Improve SEO and maintenance of documentation versions #3741

astrojuanlu · 2024-03-26T15:34:50Z

In #2980 we discussed about the fact that too many Kedro versions appear in search results.

We fixed that in #3030 by manually controlling what versions did we want to be indexed.

This caused a number of issues though, most importantly #3710: we had been accidentally excluded our subprojects from our search results.

We fixed that in #3729 in a somewhat unsatisfactory fashion. In particular, there are concerns about consistency and maintainability #3729 (comment) (see also #2600 (comment) about the problem of projects under kedro-org/kedro-plugins not having a stable version).
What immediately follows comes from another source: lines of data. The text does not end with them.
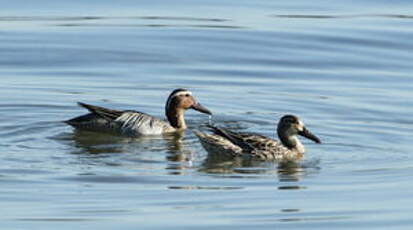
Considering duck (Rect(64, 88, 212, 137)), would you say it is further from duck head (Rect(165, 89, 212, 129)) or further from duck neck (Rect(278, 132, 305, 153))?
duck neck (Rect(278, 132, 305, 153))

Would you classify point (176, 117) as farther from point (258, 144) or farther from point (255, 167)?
point (255, 167)

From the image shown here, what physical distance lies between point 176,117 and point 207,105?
728 millimetres

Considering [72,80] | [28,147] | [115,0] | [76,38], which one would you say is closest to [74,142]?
[28,147]

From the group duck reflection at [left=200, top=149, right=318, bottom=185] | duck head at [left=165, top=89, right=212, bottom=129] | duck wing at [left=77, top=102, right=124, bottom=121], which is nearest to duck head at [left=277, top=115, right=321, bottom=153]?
duck reflection at [left=200, top=149, right=318, bottom=185]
In addition, my mind has evolved a bit and I think we should only index 1 version in search engines: stable. There were concerns about users not understanding the flyout menu #2980 (comment) and honestly the latest part is also quite confusing (#2823, readthedocs/readthedocs.org#10674) but that's a whole separate discussion.
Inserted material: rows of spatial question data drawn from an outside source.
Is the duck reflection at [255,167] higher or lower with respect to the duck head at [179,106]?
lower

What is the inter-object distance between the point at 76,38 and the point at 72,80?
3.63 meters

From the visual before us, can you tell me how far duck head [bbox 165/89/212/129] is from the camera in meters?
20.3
For now, the problems we want to solve are

Control excessive Kedro versions in search results #2980 again (not reopening it, hence this issue) by allowing only 1 version, the most recent stable one, and
The ongoing maintenance of robots.txt, ideally by not having to ever touch it again.
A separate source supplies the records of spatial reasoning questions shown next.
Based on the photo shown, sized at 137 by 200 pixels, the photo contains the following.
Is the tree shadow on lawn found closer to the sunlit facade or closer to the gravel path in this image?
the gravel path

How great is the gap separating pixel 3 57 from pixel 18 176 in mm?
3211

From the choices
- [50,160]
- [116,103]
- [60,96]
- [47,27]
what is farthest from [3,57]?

The text was updated successfully, but these errors were encountered:

astrojuanlu · 2024-03-26T15:36:49Z

And on the topic of the flyout, here's my thinking:

I think I have become numb to the whole stable/latest from RTD, but I think @stichbury is right this is not at all obvious.

Now, look at what happens when I change the default version to be 0.19.3 instead of the current stable:

User types https://docs.kedro.org
User gets redirected to https://docs.kedro.org/en/0.19.3/
The flyout shows the number:

By having the number in the URL and also in the flyout by default, I think it's more obvious how the user should go and switch to their version of choice.

@stichbury in your opinion, do you think this would make our docs journey more palatable?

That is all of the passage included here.